* Start Input data *

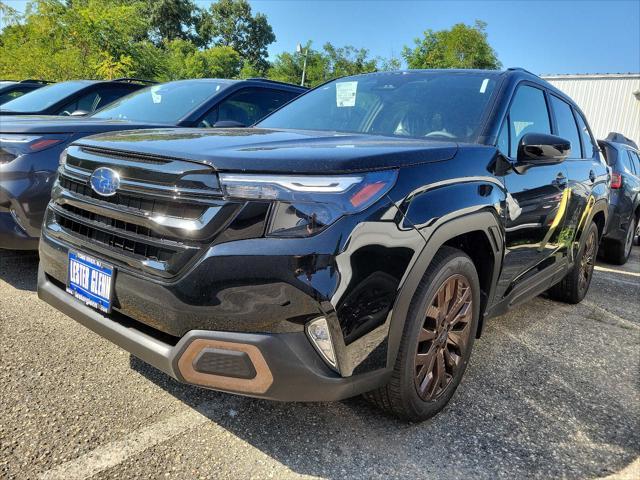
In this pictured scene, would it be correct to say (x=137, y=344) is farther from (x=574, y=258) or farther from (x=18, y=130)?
(x=574, y=258)

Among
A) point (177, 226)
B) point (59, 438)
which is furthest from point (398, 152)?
point (59, 438)

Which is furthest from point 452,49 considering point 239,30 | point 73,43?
point 73,43

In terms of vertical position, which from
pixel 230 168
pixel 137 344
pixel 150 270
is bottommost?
pixel 137 344

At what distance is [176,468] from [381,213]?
1173 millimetres

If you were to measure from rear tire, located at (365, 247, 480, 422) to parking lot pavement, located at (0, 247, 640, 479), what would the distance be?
15 centimetres

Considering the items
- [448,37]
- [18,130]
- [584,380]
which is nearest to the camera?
[584,380]

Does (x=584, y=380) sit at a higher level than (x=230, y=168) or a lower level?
lower

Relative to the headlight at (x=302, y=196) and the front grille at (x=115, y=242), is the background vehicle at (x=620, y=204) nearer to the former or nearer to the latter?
the headlight at (x=302, y=196)

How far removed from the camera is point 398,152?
6.06ft

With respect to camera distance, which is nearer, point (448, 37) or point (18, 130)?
point (18, 130)

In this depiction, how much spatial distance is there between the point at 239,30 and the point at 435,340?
167ft

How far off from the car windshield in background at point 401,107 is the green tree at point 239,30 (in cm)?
4465

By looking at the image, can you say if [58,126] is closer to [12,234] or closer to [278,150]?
[12,234]

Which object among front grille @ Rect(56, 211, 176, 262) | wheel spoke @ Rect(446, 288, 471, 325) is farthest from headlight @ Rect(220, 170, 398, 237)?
wheel spoke @ Rect(446, 288, 471, 325)
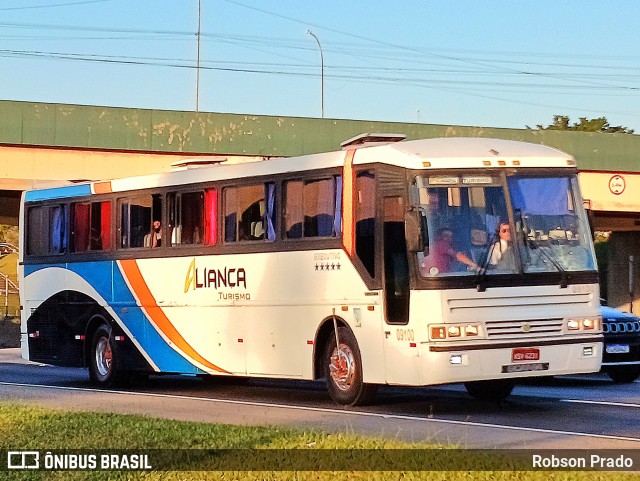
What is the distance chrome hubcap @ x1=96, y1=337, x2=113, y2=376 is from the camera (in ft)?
76.2

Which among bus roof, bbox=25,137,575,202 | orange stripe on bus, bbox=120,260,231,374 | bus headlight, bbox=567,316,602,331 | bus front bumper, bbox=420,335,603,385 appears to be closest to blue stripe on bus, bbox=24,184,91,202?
orange stripe on bus, bbox=120,260,231,374

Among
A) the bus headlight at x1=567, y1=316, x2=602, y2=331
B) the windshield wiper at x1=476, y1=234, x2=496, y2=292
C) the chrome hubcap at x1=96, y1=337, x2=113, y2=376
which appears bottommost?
the chrome hubcap at x1=96, y1=337, x2=113, y2=376

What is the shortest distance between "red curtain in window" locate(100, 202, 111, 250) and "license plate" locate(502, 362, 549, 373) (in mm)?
8749

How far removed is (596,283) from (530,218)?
3.78 feet

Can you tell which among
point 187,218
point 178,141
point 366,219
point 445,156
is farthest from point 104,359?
point 178,141

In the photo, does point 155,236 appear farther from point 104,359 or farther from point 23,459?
point 23,459

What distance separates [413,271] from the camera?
1669cm

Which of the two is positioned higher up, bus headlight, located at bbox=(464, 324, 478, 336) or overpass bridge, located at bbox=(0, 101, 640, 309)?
overpass bridge, located at bbox=(0, 101, 640, 309)

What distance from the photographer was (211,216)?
20734 mm

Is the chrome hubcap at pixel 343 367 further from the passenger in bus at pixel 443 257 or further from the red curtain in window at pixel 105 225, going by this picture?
the red curtain in window at pixel 105 225

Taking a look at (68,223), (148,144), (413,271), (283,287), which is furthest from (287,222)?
(148,144)

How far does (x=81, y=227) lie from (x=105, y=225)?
2.62ft

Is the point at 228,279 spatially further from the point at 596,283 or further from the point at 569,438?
the point at 569,438

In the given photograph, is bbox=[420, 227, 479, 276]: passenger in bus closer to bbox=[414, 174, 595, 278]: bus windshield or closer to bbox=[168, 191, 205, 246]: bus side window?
bbox=[414, 174, 595, 278]: bus windshield
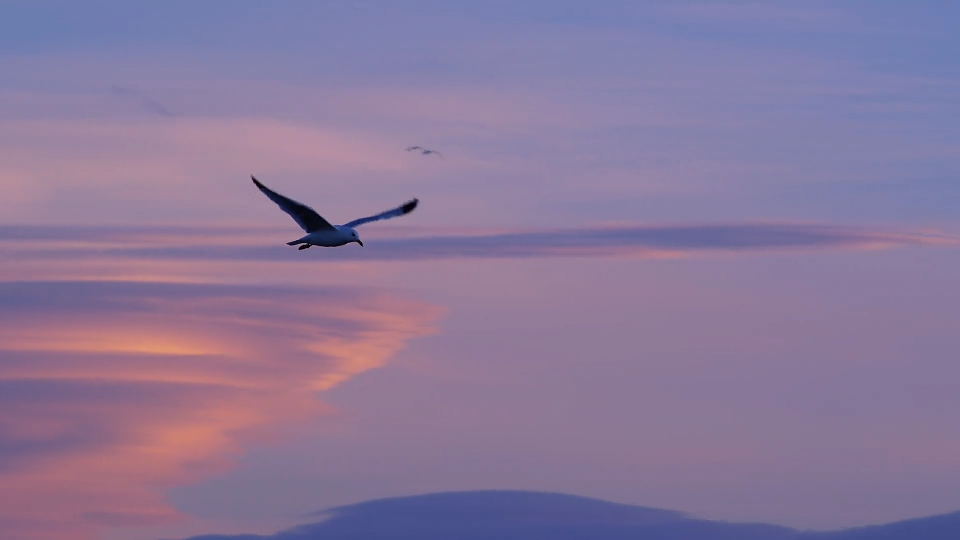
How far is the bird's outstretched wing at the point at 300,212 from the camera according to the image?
71312 millimetres

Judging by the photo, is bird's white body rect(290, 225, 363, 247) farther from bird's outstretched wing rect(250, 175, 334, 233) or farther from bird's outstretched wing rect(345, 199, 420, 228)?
bird's outstretched wing rect(345, 199, 420, 228)

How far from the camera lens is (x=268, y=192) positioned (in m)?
71.2

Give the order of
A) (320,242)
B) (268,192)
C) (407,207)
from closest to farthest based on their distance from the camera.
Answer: (268,192)
(320,242)
(407,207)

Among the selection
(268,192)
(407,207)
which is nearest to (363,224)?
(407,207)

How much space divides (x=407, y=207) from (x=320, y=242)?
23.7 feet

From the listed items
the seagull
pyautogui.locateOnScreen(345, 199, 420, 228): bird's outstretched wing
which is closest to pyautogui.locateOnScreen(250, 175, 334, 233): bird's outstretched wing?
the seagull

* End Input data *

*Given request:* Copy the rows word for word, beginning at the line that has "Is the chrome" and stopping after the last line of the rows. Leave the pictures out of your copy.

*Exercise solution:*
Is the chrome hubcap at pixel 343 367 further from the passenger in bus at pixel 443 257 or further from the red curtain in window at pixel 105 225, going by this picture?
the red curtain in window at pixel 105 225

Taking a look at (68,223), (148,144), (413,271), (283,287), which is furthest from (287,222)?
(148,144)

How far does (x=81, y=227) lie from (x=105, y=225)?
2.62ft

Is the point at 228,279 spatially further from the point at 596,283 or further from the point at 569,438?
the point at 569,438

In the given photograph, is bbox=[420, 227, 479, 276]: passenger in bus closer to bbox=[414, 174, 595, 278]: bus windshield or closer to bbox=[168, 191, 205, 246]: bus side window?
bbox=[414, 174, 595, 278]: bus windshield
How far is the bird's outstretched wing at the point at 300,212 from the camera according to the image?
71312 millimetres

Judging by the photo, is bird's white body rect(290, 225, 363, 247) farther from bird's outstretched wing rect(250, 175, 334, 233) or farther from bird's outstretched wing rect(345, 199, 420, 228)?
bird's outstretched wing rect(345, 199, 420, 228)

How far from the camera lens is (x=268, y=192) positioned (in m)?
71.2

Give the order of
A) (320,242)
B) (268,192)
C) (407,207)
from closest to farthest based on their distance from the camera.
Answer: (268,192)
(320,242)
(407,207)

Among the selection
(268,192)
(407,207)
which is nearest to (363,224)?
(407,207)

How much space divides (x=407, y=207) from (x=320, y=242)?
23.7 feet

From the listed items
the seagull
pyautogui.locateOnScreen(345, 199, 420, 228): bird's outstretched wing
which is closest to pyautogui.locateOnScreen(250, 175, 334, 233): bird's outstretched wing?
the seagull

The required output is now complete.